**Your tasks:**
A - In the forum post about the new Sentra, swap "nissan dealer" for "car dealership" and write out everything from "My dad said" down to "we doing here?".
B - Extend the forum post about the surprise Sentra SE-R Spec V, starting right after its final sentence.

**Passage provided:**
•••

# My all new Sentra SER Spec V



## Guest (Aug 30, 2003)

All right fellas, here is what happened today;

I was at school and my dad gave me a call and said that he needed me to stop by his workplace, since he needed my car (2001 Sentra GXE Automatic  ). I stoped by after school, and my mom was there too. I got confused!!!

My dad said that my mom will take me home (since I had to go to work as well). While driving there, we stoped at the nissan dealer. I was like WTF are we doing here?

The salesman says; "You are Tony, right?"

"Yeah, thats me, but who are YOU?" I ask.

He throws me a key. Then points at this Black Sentra SER SpecV and tells me "Smile, you just got an awesome car".

I literally almost shit my pants!!! I did not even know how to react, what to say.... I was confused, happy at the same time!

I am so freaking happy to have that car! The best thing is that my parents got it for me, so thats an even sweeter thing.

•••

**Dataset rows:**
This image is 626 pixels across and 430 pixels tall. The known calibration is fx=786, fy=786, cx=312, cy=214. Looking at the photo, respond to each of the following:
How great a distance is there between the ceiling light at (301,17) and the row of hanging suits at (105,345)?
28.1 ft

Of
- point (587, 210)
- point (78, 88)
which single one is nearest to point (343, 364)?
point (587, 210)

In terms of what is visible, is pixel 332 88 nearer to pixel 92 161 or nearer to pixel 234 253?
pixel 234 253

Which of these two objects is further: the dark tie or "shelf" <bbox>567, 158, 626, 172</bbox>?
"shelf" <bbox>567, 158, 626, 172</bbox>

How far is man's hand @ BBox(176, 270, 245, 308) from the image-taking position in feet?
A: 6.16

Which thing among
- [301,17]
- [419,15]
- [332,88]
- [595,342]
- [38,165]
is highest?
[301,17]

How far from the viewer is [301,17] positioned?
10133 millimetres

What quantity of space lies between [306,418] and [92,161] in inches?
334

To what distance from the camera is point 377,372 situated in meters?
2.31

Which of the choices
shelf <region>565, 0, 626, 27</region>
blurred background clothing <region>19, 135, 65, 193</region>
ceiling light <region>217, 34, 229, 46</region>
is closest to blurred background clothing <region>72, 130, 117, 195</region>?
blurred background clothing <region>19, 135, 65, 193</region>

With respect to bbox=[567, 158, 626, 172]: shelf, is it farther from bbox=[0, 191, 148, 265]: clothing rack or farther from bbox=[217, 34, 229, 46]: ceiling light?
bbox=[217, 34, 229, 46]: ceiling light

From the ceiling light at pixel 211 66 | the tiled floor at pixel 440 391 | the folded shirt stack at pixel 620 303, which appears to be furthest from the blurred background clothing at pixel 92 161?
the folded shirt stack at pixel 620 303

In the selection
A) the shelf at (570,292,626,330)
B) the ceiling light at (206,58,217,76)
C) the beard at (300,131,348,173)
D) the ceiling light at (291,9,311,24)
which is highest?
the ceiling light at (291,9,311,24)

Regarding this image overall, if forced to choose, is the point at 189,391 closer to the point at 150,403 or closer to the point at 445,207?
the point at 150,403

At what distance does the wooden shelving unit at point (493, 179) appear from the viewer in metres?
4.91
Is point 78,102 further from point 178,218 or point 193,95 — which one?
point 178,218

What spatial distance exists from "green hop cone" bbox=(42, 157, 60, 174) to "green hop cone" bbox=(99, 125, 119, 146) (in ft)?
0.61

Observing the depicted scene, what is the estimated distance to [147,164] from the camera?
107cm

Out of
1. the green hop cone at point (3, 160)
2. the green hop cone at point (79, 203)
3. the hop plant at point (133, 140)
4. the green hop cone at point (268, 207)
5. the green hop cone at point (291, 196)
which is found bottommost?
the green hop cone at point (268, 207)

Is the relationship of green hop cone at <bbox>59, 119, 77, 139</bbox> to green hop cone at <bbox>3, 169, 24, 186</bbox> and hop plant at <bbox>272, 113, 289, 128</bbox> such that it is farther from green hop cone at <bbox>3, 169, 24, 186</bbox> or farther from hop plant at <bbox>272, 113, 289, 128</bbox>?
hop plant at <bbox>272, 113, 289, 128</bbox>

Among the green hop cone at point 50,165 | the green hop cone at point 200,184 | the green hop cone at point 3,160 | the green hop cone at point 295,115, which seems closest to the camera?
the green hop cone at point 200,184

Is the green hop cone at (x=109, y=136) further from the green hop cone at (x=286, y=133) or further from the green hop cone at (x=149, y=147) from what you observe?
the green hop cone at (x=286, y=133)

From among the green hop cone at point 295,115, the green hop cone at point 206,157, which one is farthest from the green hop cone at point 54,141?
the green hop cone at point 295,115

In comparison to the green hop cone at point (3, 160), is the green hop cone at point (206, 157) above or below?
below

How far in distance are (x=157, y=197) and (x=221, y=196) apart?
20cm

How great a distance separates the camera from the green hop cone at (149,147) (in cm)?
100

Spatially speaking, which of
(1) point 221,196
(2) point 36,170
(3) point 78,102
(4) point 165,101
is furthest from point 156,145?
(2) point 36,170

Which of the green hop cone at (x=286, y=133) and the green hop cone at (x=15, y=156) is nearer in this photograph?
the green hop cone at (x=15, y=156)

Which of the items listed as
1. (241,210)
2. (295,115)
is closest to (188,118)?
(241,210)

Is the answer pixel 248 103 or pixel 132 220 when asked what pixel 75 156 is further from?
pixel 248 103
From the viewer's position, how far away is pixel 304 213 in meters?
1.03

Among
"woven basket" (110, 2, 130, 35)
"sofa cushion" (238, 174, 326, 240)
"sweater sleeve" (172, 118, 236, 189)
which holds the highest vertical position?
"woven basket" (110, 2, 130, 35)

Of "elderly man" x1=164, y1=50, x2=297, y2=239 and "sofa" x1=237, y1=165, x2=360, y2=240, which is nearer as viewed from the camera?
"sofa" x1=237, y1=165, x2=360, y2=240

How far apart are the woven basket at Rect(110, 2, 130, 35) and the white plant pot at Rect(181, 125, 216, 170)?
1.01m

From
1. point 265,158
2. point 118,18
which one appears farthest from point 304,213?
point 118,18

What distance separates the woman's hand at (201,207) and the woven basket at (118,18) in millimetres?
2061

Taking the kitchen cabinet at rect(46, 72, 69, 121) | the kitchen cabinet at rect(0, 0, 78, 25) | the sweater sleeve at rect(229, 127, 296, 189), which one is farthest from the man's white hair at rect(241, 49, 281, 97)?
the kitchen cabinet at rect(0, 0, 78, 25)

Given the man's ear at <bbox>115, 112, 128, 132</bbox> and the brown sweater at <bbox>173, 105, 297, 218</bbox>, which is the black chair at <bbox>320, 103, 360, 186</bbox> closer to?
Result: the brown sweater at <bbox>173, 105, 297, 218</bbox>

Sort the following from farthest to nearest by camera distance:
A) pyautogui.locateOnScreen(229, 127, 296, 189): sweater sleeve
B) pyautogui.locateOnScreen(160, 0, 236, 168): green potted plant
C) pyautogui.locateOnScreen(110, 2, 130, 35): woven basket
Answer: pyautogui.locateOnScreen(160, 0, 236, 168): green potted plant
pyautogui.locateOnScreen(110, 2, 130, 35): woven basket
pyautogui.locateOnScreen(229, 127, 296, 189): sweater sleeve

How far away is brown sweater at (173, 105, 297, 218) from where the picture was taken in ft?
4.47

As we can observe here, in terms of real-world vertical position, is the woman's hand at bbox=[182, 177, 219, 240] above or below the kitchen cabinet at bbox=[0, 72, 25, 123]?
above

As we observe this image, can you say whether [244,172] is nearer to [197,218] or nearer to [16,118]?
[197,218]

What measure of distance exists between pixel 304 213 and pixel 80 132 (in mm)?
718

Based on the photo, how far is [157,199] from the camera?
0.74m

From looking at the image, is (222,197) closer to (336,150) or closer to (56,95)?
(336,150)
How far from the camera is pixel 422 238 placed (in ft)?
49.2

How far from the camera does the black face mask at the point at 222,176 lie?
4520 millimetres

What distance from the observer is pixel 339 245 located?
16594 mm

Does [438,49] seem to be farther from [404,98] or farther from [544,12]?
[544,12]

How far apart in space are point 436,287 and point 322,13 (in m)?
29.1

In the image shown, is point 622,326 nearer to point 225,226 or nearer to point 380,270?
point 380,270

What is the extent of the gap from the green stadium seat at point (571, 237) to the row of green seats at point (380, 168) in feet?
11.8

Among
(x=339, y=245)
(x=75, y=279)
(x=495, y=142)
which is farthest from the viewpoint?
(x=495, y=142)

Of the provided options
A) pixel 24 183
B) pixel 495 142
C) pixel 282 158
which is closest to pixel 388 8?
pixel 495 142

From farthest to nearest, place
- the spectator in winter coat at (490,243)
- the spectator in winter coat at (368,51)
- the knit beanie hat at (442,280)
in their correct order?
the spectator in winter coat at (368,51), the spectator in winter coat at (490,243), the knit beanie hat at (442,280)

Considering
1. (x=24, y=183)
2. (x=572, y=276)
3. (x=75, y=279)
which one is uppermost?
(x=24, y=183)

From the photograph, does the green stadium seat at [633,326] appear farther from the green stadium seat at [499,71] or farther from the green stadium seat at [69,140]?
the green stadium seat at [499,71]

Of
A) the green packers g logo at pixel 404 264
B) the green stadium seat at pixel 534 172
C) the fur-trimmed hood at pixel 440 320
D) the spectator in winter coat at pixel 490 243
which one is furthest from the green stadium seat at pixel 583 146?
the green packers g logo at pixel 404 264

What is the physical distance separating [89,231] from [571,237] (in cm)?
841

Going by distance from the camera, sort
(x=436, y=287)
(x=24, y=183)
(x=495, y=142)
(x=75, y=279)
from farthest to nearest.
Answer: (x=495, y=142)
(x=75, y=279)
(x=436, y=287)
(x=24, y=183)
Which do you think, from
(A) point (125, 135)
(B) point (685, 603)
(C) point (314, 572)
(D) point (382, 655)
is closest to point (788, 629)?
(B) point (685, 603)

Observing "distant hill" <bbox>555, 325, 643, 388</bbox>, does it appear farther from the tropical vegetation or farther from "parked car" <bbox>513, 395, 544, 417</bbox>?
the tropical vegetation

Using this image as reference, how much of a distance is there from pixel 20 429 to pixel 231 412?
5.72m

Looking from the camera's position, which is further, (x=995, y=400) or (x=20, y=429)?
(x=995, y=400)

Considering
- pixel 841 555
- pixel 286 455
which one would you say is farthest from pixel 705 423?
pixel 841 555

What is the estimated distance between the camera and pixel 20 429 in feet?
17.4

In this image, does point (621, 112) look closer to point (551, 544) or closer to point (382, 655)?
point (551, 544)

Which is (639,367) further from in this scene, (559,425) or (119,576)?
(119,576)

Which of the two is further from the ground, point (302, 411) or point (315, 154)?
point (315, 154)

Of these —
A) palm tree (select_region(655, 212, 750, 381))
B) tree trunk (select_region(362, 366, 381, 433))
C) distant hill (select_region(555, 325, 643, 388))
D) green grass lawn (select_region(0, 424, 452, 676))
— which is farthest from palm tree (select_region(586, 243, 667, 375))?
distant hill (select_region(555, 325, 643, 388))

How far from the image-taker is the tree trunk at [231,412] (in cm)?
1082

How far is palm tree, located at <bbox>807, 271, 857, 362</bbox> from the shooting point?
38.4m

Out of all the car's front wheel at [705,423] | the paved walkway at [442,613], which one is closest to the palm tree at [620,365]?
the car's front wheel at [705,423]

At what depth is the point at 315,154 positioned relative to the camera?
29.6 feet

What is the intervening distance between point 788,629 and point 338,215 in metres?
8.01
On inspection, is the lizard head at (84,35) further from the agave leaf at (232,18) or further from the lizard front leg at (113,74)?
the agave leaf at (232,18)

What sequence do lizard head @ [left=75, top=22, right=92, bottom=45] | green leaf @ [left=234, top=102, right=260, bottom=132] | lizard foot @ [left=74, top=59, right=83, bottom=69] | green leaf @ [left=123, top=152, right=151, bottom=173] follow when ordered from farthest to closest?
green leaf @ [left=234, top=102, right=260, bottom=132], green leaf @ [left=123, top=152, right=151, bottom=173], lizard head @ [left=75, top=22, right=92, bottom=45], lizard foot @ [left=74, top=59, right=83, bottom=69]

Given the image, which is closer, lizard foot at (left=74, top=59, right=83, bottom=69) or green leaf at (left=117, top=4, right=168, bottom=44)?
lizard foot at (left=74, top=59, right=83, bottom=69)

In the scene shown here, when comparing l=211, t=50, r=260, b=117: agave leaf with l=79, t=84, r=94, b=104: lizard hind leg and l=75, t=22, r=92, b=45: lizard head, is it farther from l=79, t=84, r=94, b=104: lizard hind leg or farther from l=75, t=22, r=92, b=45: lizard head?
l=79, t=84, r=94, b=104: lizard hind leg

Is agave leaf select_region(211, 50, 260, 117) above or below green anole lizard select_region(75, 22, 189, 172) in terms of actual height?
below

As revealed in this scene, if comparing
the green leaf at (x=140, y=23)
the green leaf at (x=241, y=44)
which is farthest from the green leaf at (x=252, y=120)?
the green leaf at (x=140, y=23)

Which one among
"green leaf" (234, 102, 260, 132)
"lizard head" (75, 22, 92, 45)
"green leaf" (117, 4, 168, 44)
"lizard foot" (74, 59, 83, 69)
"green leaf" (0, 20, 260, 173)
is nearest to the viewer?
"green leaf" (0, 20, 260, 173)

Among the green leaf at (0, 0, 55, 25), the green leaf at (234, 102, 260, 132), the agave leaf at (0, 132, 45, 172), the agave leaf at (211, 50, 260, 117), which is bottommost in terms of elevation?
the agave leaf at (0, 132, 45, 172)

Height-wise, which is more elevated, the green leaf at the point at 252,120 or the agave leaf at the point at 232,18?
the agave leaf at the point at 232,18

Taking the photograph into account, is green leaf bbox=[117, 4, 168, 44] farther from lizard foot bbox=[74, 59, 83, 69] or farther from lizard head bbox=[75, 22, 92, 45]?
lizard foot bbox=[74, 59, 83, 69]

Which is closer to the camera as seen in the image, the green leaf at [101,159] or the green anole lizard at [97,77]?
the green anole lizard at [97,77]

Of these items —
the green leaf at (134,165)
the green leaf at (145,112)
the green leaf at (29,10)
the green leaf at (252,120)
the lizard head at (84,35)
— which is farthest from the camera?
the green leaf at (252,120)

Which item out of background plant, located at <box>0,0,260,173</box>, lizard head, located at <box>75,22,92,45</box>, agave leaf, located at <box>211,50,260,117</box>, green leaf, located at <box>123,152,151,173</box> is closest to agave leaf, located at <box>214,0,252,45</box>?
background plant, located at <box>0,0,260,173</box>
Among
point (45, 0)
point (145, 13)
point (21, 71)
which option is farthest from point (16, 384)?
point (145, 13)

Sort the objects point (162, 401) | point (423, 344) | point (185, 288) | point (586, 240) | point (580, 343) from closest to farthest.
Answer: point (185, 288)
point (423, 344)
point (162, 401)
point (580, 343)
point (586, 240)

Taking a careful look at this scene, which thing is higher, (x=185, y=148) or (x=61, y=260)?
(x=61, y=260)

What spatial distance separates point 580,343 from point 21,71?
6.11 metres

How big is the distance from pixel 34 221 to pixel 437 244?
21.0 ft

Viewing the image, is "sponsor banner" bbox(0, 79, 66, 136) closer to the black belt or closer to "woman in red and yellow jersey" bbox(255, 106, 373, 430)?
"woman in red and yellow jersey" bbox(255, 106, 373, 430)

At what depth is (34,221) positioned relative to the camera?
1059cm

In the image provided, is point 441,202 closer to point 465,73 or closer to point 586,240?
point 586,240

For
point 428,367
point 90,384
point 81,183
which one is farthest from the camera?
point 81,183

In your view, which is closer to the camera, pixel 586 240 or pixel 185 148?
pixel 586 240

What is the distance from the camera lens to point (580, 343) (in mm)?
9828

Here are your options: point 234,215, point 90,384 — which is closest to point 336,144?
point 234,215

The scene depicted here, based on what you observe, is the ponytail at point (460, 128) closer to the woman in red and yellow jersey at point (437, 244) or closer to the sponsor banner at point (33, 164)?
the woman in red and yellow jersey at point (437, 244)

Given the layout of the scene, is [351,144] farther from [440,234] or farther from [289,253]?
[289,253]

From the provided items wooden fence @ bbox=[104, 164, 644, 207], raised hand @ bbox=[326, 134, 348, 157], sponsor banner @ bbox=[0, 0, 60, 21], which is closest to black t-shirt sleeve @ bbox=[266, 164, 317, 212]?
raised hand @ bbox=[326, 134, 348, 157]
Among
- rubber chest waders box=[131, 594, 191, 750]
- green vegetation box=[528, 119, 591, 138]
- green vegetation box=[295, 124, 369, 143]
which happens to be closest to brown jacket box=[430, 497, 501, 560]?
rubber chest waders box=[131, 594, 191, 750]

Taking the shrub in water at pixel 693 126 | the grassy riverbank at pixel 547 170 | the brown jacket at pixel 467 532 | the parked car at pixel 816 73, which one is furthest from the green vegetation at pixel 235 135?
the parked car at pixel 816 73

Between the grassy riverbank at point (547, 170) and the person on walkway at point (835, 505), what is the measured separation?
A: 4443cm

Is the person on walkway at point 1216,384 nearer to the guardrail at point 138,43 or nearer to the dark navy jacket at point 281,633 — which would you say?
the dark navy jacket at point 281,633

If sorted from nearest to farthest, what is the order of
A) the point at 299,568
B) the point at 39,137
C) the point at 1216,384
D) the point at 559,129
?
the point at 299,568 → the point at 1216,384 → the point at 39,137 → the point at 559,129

•••

**Solved problems:**
A -
My dad said that my mom will take me home (since I had to go to work as well). While driving there, we stoped at the car dealership. I was like WTF are we doing here?

B -
The bad thing is that I don't have a camera to take pictures. I am so happy about the car, I want to go and sleep in it  !

Just wanted to share the joy Ladies and Gentlemen


----------



## BlueSpecV03 (Dec 2, 2002)

Congrats dude! You will love it! Sounds like you had an awesome day.

Where you from?


----------



## tekmode (Feb 22, 2003)

you got some nice parents


----------



## FletchSpecV (Nov 26, 2002)

TonyB said:


> *
> 
> Just wanted to share the joy Ladies and Gentlemen *


Congrats man! I have a black Spec and it is the best car I've ever owned. I never get tired of roasting hondas and just driving it on backroads. I hope the car is as much fun for you as it has been for me! Later,
Fletch


----------



## Nismofreak_03 (Aug 18, 2003)

Congrats man! You'll love it


----------



## Ruben (Oct 15, 2002)

Like winning the lotto.


----------



## simeronbugh (Aug 22, 2003)

Spoiled brat.....my dad won't loan me five bucks. Joking dude, congrats on an awesome car. Be ready for that torque steer though (both hands on the wheel) and don't get yourself killed, they are fast little fuggin cars.


----------



## simeronbugh (Aug 22, 2003)

And oh yeah, break it in properly. Very important on the QR25.


----------



## olsaltybastard (May 11, 2003)

Yeah, don't be a dick on the roads! Enjoy it when nobody is in front of you, and take the long way home sometimes!!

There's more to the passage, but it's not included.